You might think you’re simply staying the same, but you’re either expanding or contracting; that is the cold-hearted truth. The company that’s expanding is going to take more of the available share of business, leaving competitors with smaller and smaller slices of the pie. If nothing else, inflation will eat away at your margins, so expansion is always necessary.



Decisions to help your business grow should include nurturing the relationships that helped you get where you are. I was shocked to hear an MBA I contracted (“business expert”) propose we raise all our prices by 99 cents. Many might not notice, but anger just one distributor with this obvious profit grab and all that money you thought you’d make is lost when the distributor quits. Instead, figure out how to create a better relationship with your distributors by finding out how to help them so they buy and sell more, bringing in more revenue in the long run.

Additionally, fully understanding who your customer is helps you find where your customer is, even if it might seem unconventional.

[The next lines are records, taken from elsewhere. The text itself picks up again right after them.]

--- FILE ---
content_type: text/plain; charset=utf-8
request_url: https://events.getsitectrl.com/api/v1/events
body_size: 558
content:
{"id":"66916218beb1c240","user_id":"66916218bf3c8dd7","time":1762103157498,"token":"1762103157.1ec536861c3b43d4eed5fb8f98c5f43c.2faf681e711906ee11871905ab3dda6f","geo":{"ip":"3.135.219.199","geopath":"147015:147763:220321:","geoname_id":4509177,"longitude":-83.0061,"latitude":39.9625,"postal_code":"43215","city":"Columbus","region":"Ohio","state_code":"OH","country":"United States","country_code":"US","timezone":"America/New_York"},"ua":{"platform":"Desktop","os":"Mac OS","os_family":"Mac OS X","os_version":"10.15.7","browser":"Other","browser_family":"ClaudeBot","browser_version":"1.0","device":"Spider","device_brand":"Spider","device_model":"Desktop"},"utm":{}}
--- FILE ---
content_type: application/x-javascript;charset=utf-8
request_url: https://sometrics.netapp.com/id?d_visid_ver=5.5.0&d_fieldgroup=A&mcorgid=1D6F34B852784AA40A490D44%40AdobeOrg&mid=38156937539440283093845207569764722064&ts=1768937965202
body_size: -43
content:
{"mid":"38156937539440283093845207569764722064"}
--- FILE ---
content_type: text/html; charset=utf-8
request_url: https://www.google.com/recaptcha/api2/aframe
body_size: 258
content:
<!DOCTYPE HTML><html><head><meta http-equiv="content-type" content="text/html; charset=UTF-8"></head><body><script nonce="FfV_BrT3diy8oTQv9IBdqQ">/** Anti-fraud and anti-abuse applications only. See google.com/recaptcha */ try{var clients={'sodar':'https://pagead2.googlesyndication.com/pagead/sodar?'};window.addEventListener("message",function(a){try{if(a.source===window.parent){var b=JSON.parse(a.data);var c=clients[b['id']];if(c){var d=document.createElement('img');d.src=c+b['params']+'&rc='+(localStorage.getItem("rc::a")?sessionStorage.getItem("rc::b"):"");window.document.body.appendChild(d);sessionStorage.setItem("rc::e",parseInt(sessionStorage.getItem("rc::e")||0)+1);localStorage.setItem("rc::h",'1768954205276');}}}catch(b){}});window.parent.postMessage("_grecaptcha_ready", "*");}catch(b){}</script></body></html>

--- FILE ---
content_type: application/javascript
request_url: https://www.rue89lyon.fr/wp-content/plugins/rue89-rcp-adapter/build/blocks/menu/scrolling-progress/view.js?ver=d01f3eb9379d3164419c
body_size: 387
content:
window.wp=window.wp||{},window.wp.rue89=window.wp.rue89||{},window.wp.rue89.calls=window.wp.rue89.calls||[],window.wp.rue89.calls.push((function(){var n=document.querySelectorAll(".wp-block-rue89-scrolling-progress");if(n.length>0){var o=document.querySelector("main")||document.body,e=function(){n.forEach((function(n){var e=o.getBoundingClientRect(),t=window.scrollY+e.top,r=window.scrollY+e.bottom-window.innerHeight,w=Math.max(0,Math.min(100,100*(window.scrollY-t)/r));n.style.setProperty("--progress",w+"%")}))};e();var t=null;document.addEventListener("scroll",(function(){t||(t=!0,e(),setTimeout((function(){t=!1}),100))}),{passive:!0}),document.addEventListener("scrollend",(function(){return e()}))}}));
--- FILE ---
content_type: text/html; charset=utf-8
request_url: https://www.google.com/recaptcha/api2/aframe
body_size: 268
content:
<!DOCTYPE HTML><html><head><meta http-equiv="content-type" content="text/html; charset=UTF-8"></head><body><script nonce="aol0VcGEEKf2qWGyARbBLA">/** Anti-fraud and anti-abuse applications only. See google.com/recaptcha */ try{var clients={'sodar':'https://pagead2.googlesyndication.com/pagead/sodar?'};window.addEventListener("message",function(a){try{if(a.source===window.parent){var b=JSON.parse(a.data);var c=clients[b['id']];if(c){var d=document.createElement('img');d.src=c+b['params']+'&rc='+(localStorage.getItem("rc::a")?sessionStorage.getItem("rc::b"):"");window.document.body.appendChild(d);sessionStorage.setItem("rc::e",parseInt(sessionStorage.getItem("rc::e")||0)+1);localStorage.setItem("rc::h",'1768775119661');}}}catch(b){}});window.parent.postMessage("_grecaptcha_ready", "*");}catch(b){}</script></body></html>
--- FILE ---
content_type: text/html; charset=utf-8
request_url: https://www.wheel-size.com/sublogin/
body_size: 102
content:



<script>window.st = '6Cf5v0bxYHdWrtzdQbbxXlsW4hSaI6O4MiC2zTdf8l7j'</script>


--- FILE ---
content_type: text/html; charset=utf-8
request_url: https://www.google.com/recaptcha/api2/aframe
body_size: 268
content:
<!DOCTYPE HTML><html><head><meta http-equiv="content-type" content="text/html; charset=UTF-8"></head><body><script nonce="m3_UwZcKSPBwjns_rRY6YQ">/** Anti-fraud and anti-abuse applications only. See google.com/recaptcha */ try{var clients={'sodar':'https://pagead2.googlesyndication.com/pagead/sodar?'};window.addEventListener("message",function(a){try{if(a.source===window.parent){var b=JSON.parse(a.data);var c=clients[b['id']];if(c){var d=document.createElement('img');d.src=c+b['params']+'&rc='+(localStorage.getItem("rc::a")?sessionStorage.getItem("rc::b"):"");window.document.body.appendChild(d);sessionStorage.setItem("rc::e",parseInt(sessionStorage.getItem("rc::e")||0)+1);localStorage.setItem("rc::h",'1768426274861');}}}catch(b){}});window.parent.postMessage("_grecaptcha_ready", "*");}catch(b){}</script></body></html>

With our skin and hair care products, we knew we were looking for women concerned with preserving their skin and with the disposable income to afford our upscale price points. To find them, we needed to know where that exact demographic was. We concluded that people who attended home shows were ready to spend money on remodeling, even amidst a recession. We weren’t selling home renovation, but nonetheless, it was our exact target market. They asked us over and over why a skincare product was at a home show, and we simply answered that we knew that’s where we would find them!

Starting your own company requires a skill set that comes from experience, not an advanced business degree. Discovering these secrets is what helped me build my businesses from the ground up. Of course, these tips are only successful in combination with effort and confidence. If you believe in your business model, know others will love the product or service you provide, and you have a passion for driving it, your persistence can turn any good idea into a successful business.


Chris Estey is Founder & CEO of Private Label Skincare Florida, one of the largest, fastest-growing manufacturers of organic skincare products in the U.S.